Two-step RNA-binding protein immunoprecipitation

Two-step IP analysis was performed as previously described28. Briefly, cell lysates were collected using lysis buffer (20 mM HEPES (pH 7.8), 400 mM KCl, 5% glycerol, 5 mM EDTA, 1% NP40, protease inhibitor cocktail and RNase inhibitor). The lysates were first immunoprecipitated with anti-Flag antibodies before elution with Flag peptides. Ten percent of the sample was collected for WB and RT‒PCR analysis, and the rest of the eluate was further incubated with control IgG or anti-HA antibodies for second-phase immunoprecipitation.
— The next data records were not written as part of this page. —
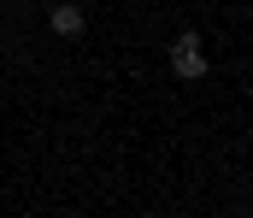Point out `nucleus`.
Here are the masks:
<instances>
[{"label":"nucleus","instance_id":"f257e3e1","mask_svg":"<svg viewBox=\"0 0 253 218\" xmlns=\"http://www.w3.org/2000/svg\"><path fill=\"white\" fill-rule=\"evenodd\" d=\"M206 71H212V65H206V42H200L194 30L171 36V77H177V83H200Z\"/></svg>","mask_w":253,"mask_h":218},{"label":"nucleus","instance_id":"7ed1b4c3","mask_svg":"<svg viewBox=\"0 0 253 218\" xmlns=\"http://www.w3.org/2000/svg\"><path fill=\"white\" fill-rule=\"evenodd\" d=\"M0 47H6V24H0Z\"/></svg>","mask_w":253,"mask_h":218},{"label":"nucleus","instance_id":"f03ea898","mask_svg":"<svg viewBox=\"0 0 253 218\" xmlns=\"http://www.w3.org/2000/svg\"><path fill=\"white\" fill-rule=\"evenodd\" d=\"M47 30H53L59 42H77V36L88 30V12H83L77 0H47Z\"/></svg>","mask_w":253,"mask_h":218}]
</instances>
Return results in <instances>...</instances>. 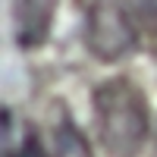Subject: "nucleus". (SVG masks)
Instances as JSON below:
<instances>
[{"label": "nucleus", "instance_id": "f257e3e1", "mask_svg": "<svg viewBox=\"0 0 157 157\" xmlns=\"http://www.w3.org/2000/svg\"><path fill=\"white\" fill-rule=\"evenodd\" d=\"M98 141L107 157H138L151 132V110L141 88L129 78H110L94 88Z\"/></svg>", "mask_w": 157, "mask_h": 157}, {"label": "nucleus", "instance_id": "f03ea898", "mask_svg": "<svg viewBox=\"0 0 157 157\" xmlns=\"http://www.w3.org/2000/svg\"><path fill=\"white\" fill-rule=\"evenodd\" d=\"M85 44L101 63H116L135 47V16L129 0H78Z\"/></svg>", "mask_w": 157, "mask_h": 157}, {"label": "nucleus", "instance_id": "7ed1b4c3", "mask_svg": "<svg viewBox=\"0 0 157 157\" xmlns=\"http://www.w3.org/2000/svg\"><path fill=\"white\" fill-rule=\"evenodd\" d=\"M57 0H13V22H16V41L22 50H35L47 41L54 25Z\"/></svg>", "mask_w": 157, "mask_h": 157}, {"label": "nucleus", "instance_id": "20e7f679", "mask_svg": "<svg viewBox=\"0 0 157 157\" xmlns=\"http://www.w3.org/2000/svg\"><path fill=\"white\" fill-rule=\"evenodd\" d=\"M54 157H94V151L72 123H60L54 132Z\"/></svg>", "mask_w": 157, "mask_h": 157}, {"label": "nucleus", "instance_id": "39448f33", "mask_svg": "<svg viewBox=\"0 0 157 157\" xmlns=\"http://www.w3.org/2000/svg\"><path fill=\"white\" fill-rule=\"evenodd\" d=\"M135 22H145L151 29H157V0H129Z\"/></svg>", "mask_w": 157, "mask_h": 157}, {"label": "nucleus", "instance_id": "423d86ee", "mask_svg": "<svg viewBox=\"0 0 157 157\" xmlns=\"http://www.w3.org/2000/svg\"><path fill=\"white\" fill-rule=\"evenodd\" d=\"M10 157H47V151H44L41 141H38V135H29V138H25L22 145L16 148V151L10 154Z\"/></svg>", "mask_w": 157, "mask_h": 157}]
</instances>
Luciferase reporter and mammalian two-hybrid assays

Mammalian two-hybrid assays were performed as previously described28. Assays were performed according to the manufacturer’s instructions (E2440, Promega, Madison, USA) after transfection of the indicated plasmids. For the mammalian two-hybrid assay, complementary DNAs for HSP90β and AKT1 were cloned into the pBIND and pACT vectors and transfected along with firefly (pG5luc) luciferase vectors. Reporter activities were measured 48 h later for the luciferase reporter and mammalian two-hybrid assays using the Dual-Luciferase Reporter Assay Kit (Promega). Renilla measurements were used to normalize changes in firefly luciferase activity.

Sequencing data accession

The raw sequence data reported in this paper have been deposited in the Genome Sequence Archive (Genomics, Proteomics & Bioinformatics 2021) in the National Genomics Data Center (Nucleic Acids Res 2022), China National Center for Bioinformation/Beijing Institute of Genomics, Chinese Academy of Sciences (GSA: CRA009230) and are publicly accessible at https://ngdc.cncb.ac.cn/gsa29,30.

Statistical analysis

Data are expressed as the mean ± SEM. Statistical analysis was conducted using unpaired two-tailed Student’s t test. For comparison of three or more groups, two-way ANOVA followed by Tukey’s multiple comparisons test for all groups was used. GraphPad Prism 9 was used for statistical analysis. A P value <0.05 was considered statistically significant.